TASK INSTRUCTIONS:
Continue the piece on converting NFL pre-season games into regular season games, picking up after its final sentence.

QUOTED TEXT:
How long should the regular season be? It's an issue often discussed among fans and NFL members alike ... should the season be longer? The majority opinion seems to be no since it would put an added strain on players that are already battling through bumps and bruises over 16 games in the regular season, then you add the pre-season into the mix and it just seems cruel.
But the latest discussions seem to be focusing on the idea of a trade-off between the two, converting a pre-season game or two into regular season games so the overall schedule is still the same.
Roger Goodell has his take on the situation, but it appears that he is more worried about profit than anything. You see it's hard to justify the NFL's current pricing for pre-season games when the starters rarely play more than three quarters in a pre-season game, and even that's beyond the norm aside from one game.
It's a valid point too; tickets cost just as much for less performance and less stakes. Even season ticket holders have to pay full price those games, so it begs the question, should a pre-season game be converted to a regular season game?
The proposed idea has either been switching one or two games over, which will add to the number of regular season games without adding any extra games to the whole season. But in reality it actually does add to the whole season for the teams, not in that they have to play an extra game, but that they have to compete at a professional level for an extra game.
That's another four quarters bone jarring hits that take a toll on the players. Another 60 minutes of stress on player's bodies that adds up by the time the playoffs roll around. That's another 60 snaps that the coaches have to plan and scheme for. The question is whether or not it's justified to put that burden on teams.
I won't sit here behind my little desk and pretend that I know the answer; truthfully I doubt anyone has the right answer on this subject. Owners stand to gain an extra $4 million in profit from even one game being converted, while teams would have to battle through an extra game trying to make it to the Super Bowl.

ENTRIES:
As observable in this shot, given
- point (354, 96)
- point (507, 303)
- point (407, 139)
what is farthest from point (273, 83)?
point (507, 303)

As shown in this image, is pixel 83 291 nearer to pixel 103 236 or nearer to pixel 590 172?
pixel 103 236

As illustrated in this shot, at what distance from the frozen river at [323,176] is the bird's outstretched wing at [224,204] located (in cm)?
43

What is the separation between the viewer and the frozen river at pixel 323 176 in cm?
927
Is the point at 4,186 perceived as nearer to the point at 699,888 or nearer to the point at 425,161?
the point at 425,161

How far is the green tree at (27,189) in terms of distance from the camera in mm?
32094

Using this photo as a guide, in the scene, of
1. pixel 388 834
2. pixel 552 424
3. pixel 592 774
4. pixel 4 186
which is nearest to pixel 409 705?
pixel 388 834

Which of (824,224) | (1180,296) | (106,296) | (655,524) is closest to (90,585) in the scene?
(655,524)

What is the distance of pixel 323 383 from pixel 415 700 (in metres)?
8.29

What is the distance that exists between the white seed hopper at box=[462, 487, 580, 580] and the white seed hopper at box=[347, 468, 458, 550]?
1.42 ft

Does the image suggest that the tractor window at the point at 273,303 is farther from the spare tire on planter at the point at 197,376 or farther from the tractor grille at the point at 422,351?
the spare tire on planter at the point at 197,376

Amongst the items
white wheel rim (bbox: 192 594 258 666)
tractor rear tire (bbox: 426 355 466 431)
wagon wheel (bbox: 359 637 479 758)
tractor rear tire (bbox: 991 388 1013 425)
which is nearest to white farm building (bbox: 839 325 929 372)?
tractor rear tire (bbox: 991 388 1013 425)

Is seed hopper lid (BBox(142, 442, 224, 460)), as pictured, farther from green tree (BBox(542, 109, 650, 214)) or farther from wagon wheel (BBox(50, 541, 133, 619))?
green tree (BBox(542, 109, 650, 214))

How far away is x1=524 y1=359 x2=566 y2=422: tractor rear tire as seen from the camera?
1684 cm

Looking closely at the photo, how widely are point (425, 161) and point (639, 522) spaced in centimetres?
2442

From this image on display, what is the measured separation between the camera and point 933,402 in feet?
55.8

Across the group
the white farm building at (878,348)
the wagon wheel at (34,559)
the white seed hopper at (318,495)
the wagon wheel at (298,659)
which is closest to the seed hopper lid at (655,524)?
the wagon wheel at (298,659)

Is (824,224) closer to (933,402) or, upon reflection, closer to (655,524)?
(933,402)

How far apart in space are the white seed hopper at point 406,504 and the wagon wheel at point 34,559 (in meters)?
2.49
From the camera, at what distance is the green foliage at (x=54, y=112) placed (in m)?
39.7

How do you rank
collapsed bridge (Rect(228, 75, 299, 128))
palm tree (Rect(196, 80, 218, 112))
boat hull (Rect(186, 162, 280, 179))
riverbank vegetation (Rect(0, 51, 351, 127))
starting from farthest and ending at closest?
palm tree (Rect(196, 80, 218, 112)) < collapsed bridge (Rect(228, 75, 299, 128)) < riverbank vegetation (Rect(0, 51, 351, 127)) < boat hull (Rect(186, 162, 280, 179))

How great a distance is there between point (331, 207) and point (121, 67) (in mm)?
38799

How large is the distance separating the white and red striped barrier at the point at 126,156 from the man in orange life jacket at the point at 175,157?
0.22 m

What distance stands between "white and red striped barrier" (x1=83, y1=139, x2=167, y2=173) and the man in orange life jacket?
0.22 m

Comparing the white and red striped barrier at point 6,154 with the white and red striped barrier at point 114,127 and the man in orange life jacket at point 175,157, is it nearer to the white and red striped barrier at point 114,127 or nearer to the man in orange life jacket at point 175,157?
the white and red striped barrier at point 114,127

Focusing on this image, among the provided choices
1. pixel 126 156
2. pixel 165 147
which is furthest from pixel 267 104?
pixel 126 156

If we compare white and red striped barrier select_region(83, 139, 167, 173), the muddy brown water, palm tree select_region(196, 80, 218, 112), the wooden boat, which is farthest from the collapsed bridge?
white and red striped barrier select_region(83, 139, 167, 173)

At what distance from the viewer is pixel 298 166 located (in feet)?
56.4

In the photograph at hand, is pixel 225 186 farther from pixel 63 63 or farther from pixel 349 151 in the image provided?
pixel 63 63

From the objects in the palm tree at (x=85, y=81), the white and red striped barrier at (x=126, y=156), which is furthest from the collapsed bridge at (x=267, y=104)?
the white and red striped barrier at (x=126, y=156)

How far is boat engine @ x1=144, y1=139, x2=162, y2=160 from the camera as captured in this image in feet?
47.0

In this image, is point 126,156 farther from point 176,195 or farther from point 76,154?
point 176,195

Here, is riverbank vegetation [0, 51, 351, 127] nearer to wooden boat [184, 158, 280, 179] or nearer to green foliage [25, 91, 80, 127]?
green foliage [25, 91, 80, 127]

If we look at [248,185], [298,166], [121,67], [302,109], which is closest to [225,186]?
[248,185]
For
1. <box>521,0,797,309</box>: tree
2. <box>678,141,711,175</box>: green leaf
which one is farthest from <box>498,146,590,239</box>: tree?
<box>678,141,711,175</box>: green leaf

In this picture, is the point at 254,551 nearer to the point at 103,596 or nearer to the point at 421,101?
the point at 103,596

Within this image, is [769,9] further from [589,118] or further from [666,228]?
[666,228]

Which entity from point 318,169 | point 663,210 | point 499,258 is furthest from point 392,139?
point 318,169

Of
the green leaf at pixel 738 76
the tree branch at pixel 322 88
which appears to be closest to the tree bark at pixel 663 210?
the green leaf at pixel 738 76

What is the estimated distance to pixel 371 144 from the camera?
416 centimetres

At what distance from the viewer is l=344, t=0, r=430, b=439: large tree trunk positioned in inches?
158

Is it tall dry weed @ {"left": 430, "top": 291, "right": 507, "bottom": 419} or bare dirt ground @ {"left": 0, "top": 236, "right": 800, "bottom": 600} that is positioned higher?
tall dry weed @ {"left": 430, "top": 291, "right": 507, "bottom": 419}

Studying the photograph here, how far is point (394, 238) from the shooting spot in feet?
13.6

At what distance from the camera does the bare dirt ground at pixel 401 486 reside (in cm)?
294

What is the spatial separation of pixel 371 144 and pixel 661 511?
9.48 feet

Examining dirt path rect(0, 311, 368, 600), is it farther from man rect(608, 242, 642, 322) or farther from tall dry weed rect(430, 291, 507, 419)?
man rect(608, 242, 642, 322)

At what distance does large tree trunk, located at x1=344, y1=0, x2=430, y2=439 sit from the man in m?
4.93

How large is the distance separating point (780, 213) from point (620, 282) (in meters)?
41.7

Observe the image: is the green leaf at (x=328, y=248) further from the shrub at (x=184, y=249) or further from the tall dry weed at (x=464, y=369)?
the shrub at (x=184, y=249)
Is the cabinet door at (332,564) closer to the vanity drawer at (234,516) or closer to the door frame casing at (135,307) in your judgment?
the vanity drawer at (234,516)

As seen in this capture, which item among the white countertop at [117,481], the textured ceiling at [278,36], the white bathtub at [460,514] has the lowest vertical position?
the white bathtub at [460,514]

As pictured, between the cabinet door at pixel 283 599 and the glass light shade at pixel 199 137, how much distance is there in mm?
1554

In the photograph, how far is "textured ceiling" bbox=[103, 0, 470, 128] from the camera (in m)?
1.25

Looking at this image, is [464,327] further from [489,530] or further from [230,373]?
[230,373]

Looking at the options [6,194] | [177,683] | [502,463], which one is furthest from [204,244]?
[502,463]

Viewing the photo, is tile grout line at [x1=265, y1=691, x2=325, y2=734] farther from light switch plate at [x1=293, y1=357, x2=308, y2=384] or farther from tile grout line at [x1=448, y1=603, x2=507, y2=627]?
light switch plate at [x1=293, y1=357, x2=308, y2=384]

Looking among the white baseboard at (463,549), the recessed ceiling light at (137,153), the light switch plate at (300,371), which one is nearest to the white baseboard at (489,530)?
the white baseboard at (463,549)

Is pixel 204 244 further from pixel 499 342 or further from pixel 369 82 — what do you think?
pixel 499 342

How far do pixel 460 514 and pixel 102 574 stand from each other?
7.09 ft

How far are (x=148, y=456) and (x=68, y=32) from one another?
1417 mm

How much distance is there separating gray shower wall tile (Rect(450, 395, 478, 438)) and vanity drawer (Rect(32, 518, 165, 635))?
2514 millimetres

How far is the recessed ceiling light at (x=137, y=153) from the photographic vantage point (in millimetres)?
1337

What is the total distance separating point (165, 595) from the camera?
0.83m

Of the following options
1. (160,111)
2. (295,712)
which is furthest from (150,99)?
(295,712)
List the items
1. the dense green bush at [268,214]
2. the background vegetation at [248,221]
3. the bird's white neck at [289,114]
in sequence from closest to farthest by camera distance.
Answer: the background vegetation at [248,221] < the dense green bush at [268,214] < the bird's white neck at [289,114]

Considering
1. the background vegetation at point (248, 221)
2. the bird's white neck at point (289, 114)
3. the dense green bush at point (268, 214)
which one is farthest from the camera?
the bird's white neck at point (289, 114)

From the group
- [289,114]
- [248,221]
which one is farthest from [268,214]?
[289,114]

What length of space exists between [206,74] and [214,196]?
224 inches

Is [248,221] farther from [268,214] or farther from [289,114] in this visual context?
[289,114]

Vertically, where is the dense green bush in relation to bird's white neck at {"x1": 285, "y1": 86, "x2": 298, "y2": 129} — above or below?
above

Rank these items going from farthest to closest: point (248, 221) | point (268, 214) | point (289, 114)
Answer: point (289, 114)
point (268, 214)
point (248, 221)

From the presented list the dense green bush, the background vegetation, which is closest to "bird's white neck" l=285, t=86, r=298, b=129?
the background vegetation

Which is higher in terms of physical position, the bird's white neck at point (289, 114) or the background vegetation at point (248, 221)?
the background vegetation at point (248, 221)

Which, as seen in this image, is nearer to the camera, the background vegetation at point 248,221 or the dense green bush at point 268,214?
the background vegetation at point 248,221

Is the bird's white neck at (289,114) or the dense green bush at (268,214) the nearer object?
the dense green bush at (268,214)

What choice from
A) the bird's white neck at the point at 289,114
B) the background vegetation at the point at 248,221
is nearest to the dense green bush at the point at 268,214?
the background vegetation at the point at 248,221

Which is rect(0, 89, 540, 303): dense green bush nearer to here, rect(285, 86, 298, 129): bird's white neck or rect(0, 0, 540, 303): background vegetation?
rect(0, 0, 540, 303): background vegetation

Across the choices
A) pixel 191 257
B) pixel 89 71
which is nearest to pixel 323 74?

RESPONSE TO THIS TASK:
Personally I believe that we could use one more regular season game and one less pre-season game, but even I realize the consequences of such an adjustment. I cringe just like the next guy when players are hurt on the field. It's my biggest problem with Philly fans, is that when Irvin broke his neck 10 years ago in Philly, those fans were cheering as he lay still on the ground. Every fan in football should be sympathetic to a player being hurt, no matter what team they play for, no matter what's on the line, play-offs, super bowl title, or otherwise.
These guys go out and literally risk their lives and health for our entertainment, and unfortunately, that is not without consequence for some in the short term, and all in the long term.
It's not just because of the length of the schedule that these things come up, though. It's my opinion that the current format for bye weeks is in need of adjustment, with or without changing the number of regular season games.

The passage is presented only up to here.